Saturday, August 13, 2011

Roy Brown and Ivory Joe Hunter Classic Blues Acetates

This review from the March 2006 DC Blues Calendar of what appeared to be a fascinating series of reissues from the important Cincinnati King and associated labels. In addition to these two blues albums, three country albums appeared in the series. When I wrote this review I suggested that this might become one of the most important reissue series. However, no further reissues came out based on the King acetates. These CDs are still available from sources like and amazon.

The English Ace label has started a series of reissues, The King & Deluxe Acetate Series, which makes available the master takes of many classic R&B recordings and/or alternate takes to make some of this classic music in the best ever sound.

The initial release is Roy Brown, Good Rockin’ Brown, and collects all but three of the recordings Brown waxed for Deluxe Records (which was acquired by Syd Nathan’s King Records). Opening with Brown’s original Good Rockin’ Tonight, the disc contains several other songs that would become blues classics like Mighty Mighty Man, Deep Sea Driver, Miss Fanny Brown and ‘Long About Midnight, delivered in Brown’s pioneering crying shouting style that would influence numerous blues and soul singers. A few tracks also show the influence of Bing Crosby who Brown cited as an inspiration although one might otherwise find that hard to believe based on his most famous recordings were. The New Orleans legend is backed by some strong bands which included the legendary sax player, Leroy ‘Batman Rankin who the booklet notes was among the first real rock and roll tenor players.

Pianist and vocalist Ivory Joe Hunter actually recorded for the Library of Congress when 19, and was 30 when he first recorded commercially after having left Texas for California.
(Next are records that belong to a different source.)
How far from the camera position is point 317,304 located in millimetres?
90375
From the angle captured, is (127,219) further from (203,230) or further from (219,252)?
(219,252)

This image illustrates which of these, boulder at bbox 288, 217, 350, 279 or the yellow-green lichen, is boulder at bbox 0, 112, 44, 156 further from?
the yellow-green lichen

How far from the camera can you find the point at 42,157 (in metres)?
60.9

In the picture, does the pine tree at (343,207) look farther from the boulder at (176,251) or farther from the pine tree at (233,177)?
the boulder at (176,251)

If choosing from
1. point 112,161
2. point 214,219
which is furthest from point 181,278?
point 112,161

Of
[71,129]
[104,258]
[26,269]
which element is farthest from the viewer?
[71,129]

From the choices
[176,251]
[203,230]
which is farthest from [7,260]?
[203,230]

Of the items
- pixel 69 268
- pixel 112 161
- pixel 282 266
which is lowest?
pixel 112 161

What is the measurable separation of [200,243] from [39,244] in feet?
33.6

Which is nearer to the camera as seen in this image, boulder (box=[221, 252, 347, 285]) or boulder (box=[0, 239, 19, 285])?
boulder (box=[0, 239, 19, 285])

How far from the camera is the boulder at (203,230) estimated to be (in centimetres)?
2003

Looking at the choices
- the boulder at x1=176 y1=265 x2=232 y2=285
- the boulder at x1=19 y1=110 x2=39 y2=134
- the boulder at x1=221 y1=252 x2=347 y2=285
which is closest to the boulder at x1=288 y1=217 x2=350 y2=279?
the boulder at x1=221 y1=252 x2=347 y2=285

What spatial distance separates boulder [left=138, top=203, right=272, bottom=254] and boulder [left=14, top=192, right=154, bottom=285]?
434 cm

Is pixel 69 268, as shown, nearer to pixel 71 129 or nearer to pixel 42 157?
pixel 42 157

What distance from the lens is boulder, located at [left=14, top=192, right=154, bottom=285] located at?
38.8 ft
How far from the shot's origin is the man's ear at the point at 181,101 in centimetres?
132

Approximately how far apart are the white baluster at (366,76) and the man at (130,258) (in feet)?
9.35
His first recording with Johnny Moore’s Three Blazers, Blues at Sunrise, epitomized the cool blues and is included along with the sides he made for King starting in 1947. The sessions included on Woo Wee! are fascinating. They range from a Nashville session on which Owen Bradley played guitar to sessions with members of Duke Ellington’s Orchestra. Attempts at jump number were less successful than the blue ballads for Hunter. After leaving King, Hunter would record his first million seller, I Almost Lost My Mind for MGM Records which led King to heavily promote his King sessions. This promises to be among the most important blues reissue series of recent years and anyone with an interest in blues history and some forgotten giants, should check these out.

I purchased the CDs that are reviewed here.